How does monitoring a habitat make it possible to reliably monitor a species?
A species’ habitat is the most important thing that determines how many individuals of that species can exist within Pimachiowin Aki, and where they are likely to be found.
Using moose as an example, areas that have burned in the past five to 15 years tend to provide considerably more moose food per hectare than other areas. If the proportion of Pimachiowin Aki area that has burned in the past five to 15 years goes up, the number of moose can also increase.
Using sturgeon as an example, this species has very specialized conditions for spawning. By mapping spawning conditions, we can identify areas that should not be disturbed by human activities. We can also use the mapping to identify locations that are good candidates for restoring suitable sturgeon spawning conditions.
See our infographic to learn more about how forest fires affect moose
Learn how to identify and protect lake sturgeon
How close do the drones get to wildlife and people?
Manitoba wildlife regulations prohibit harassing wildlife, so we maintain the distance needed to avoid that, which varies with species and individuals. If we saw behaviours indicating an animal was being disturbed, we would quickly move further away. Our drones are very quiet and with the cameras we use, we don’t need to get close to an animal to see it in high detail.
We don’t intentionally get close enough to identify a person unless they have provided their consent.

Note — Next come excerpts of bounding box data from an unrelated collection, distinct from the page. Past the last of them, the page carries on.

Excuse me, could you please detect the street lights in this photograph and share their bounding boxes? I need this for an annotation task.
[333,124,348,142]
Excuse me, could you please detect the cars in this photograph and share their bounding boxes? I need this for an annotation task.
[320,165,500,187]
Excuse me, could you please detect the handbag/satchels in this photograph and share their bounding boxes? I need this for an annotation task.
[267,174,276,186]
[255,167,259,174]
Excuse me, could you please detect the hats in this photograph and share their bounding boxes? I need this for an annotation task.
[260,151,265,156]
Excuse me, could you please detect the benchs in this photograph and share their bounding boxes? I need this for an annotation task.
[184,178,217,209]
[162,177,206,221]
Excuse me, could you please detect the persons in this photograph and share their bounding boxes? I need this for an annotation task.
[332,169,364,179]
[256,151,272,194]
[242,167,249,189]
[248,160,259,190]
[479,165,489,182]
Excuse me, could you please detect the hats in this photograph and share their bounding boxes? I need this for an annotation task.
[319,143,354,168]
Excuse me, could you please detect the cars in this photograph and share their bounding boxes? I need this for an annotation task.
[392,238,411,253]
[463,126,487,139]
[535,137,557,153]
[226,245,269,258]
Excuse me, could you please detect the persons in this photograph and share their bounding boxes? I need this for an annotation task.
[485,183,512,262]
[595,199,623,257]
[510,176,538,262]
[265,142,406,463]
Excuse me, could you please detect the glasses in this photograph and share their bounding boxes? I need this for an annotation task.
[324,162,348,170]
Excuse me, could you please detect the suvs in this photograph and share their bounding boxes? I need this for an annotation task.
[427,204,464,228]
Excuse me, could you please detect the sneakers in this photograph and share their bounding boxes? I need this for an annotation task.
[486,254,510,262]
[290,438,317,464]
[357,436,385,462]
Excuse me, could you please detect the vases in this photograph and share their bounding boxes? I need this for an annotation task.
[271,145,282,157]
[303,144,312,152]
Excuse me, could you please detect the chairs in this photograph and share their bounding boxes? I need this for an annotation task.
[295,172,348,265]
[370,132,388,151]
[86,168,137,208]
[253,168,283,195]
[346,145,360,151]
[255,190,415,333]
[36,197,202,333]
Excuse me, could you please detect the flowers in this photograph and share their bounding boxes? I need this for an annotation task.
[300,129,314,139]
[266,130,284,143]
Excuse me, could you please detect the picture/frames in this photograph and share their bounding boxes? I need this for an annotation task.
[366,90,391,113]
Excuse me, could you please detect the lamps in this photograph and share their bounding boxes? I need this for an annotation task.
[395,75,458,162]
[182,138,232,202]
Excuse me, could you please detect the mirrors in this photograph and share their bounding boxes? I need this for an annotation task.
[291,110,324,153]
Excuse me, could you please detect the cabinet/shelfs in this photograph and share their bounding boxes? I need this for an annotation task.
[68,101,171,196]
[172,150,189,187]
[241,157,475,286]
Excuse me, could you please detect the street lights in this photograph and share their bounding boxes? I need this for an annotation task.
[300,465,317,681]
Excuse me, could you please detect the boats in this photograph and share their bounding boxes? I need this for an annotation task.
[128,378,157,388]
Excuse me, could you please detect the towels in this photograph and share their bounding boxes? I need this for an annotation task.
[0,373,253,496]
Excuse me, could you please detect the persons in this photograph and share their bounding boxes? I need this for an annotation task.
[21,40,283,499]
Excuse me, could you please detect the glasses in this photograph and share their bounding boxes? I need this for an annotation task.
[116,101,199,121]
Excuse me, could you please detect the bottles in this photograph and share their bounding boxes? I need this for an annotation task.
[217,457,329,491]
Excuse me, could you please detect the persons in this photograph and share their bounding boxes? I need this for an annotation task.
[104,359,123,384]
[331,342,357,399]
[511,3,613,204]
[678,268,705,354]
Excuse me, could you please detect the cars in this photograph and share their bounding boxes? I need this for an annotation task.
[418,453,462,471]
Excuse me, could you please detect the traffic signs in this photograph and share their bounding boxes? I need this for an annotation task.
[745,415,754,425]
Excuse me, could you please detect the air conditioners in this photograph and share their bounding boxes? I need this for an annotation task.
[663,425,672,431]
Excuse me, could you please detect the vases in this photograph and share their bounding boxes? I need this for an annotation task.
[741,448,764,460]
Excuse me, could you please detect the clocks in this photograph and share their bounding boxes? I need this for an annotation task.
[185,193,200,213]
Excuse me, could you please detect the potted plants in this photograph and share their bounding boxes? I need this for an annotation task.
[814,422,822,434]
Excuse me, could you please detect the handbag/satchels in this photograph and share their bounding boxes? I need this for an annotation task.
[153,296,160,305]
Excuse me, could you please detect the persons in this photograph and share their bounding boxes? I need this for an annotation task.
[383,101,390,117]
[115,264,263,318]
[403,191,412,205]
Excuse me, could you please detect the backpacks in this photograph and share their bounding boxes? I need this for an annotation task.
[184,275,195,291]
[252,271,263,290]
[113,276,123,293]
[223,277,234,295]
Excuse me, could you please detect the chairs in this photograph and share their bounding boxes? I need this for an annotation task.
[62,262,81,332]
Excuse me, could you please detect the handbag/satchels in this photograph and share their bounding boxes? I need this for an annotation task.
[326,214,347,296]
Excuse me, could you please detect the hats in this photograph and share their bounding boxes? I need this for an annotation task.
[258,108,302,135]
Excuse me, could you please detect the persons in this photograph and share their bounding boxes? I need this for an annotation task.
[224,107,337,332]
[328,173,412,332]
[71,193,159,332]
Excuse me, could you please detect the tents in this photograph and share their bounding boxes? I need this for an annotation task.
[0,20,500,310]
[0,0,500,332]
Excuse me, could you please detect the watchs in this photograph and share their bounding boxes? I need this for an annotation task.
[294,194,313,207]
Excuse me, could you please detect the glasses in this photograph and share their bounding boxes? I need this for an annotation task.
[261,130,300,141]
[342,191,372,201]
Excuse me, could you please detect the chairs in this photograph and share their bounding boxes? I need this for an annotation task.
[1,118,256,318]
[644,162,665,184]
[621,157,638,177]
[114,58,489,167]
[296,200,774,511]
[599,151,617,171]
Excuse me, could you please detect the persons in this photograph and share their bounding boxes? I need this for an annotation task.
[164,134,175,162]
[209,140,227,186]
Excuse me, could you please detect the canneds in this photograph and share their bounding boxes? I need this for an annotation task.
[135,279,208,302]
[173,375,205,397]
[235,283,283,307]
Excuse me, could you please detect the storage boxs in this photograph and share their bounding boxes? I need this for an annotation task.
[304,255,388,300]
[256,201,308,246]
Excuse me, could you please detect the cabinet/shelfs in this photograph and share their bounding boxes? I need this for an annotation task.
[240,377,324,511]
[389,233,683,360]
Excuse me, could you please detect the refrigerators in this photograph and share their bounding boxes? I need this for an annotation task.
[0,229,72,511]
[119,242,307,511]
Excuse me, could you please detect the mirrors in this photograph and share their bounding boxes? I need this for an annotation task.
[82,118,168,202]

What excites you most about the project?
I’m very excited by the amount of detail that can be obtained with a drone. We can create 3D images of an area, which will be very impressive for things such as depicting cultural or natural features on waterways.
When will the map be complete and where can I find it?
The map should be complete in 2023, following another field season in 2022. ECOSTEM holds the data and information for the map in trust for the Pimachiowin Aki communities. Because the map and derived products contain confidential information that belongs to the communities, they may only be used with the express and prior permission of the communities.